Amy Donaldson: Smitten with mittens: 2010 Winter Olympic fans caught red-handed with souvenirs
Olympic official says merchandise sales goal has already been met
Amy Donaldson , Amy Donaldson
VANCOUVER — Everyone, it seems, is smitten with the official Olympic mitten.
It was not, however, love at first sight for some of those who first saw the red, knit mittens, which bear the Olympic rings on the front and the maple leaf on the palm.
"I got them as part of my volunteer uniform," said Steven Flynn, a Richmond, British Columbia, resident who volunteers at the speedskating oval. "I wasn't that excited about them."
In hopes of injecting a little Olympic spirit into the family's Christmas celebration, however, he got on the computer to order the mittens for his family and friends.
"I went to try and order them as stocking stuffers, and they were sold out," Flynn said. "That was a surprise for me."
Whatever the original reaction to the gloves, they are the tiny, red rock stars of the 2010 Games. So many people sport them, they've become one of the most recognized symbols of the Games. At about $22 a pair, the mittens may not be practical (not waterproof in usually rainy Vancouver) but they are patriotic.
"We just wanted something from the Games for everyone," said Flynn, admitting they're really warm. "It's nice, too, because some of the money goes to support the Canadian Olympic team."

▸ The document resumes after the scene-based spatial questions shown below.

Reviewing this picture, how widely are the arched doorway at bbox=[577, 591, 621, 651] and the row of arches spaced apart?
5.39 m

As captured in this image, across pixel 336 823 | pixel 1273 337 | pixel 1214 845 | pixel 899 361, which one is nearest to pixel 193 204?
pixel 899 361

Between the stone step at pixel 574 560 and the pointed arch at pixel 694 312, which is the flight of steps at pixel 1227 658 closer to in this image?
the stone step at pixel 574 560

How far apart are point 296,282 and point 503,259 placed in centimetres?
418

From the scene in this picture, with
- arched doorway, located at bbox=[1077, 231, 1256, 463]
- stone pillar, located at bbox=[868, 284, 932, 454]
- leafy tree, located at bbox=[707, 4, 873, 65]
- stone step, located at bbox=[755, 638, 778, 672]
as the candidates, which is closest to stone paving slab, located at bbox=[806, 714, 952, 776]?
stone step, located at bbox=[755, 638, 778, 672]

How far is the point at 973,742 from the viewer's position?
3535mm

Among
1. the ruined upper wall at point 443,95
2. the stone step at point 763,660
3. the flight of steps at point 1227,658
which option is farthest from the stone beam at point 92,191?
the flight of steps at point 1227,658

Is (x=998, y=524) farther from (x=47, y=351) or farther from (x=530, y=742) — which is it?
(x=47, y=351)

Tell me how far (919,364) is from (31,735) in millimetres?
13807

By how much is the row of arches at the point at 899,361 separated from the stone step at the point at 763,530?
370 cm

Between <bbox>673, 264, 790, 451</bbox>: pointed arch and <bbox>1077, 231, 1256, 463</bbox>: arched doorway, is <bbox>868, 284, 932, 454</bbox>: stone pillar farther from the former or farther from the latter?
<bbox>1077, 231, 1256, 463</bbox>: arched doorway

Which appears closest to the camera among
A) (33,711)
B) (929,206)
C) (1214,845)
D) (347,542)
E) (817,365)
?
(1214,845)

The Flynns aren't the only ones excited to wear their Canadian pride. Thousands stand in lines at the Official Super Store, from the time it opens at 9 a.m. until it closes at midnight, in hopes of snagging the colorful and stylish merchandise.
"We've had a tremendous amount of interest in our super store," said Vancouver Organizing Committee chief press officer Renee Smith Valade. "There is a lineup outside to get in virtually all the time. We're very happy with the response and the sales, so much so that we're considering extending the hours."
In fact, merchandise sales have so far exceeded expectations and may be what offset the cost of canceling about 28,000 tickets at events at Cypress Mountain, estimated to cost organizers $1.5 million.
"This money will offset the challenges at Cypress and a few others that have experienced unexpected costs," said Tim Gayda, who oversees venues for VANOC. "We're halfway through the Games and we've already met our sales goals for merchandise."
In addition to losing the revenue from ticket sales, VANOC has spent hundreds of thousands of dollars bringing snow to Cypress by plane and truck since January. The efforts to build courses out of wood and hay bales and then cover them with snow began in earnest before any fans or athletes arrived for the games.
While athletes have universally complimented the course conditions, fans have not always had such pleasant experiences.
Sara Kneller is from Australia and spent more than $600 on tickets to various ski cross events. Those tickets were canceled, and while her group has been able to get tickets to one event, they have no hope of recovering any of their money because they bought the tickets from a third party. VANOC is only reimbursing the original buyers of tickets.
Executive vice president for VANOC Dave Cobb said Gayda has spent most of his time dealing with issues at Cypress, which include lack of food and drink for fans.
"We have had some lineups at our food and beverage operations," said Cobb. "We have some inherent limitations (at the site)."
Even with the admission that some people will not be able to buy food or drink, and others are out money they'll never recover, Gayda believes the troubled Cypress venue is one of VANOC's triumphs.
"I truly believe it's one of the great success stories of our Games," he said.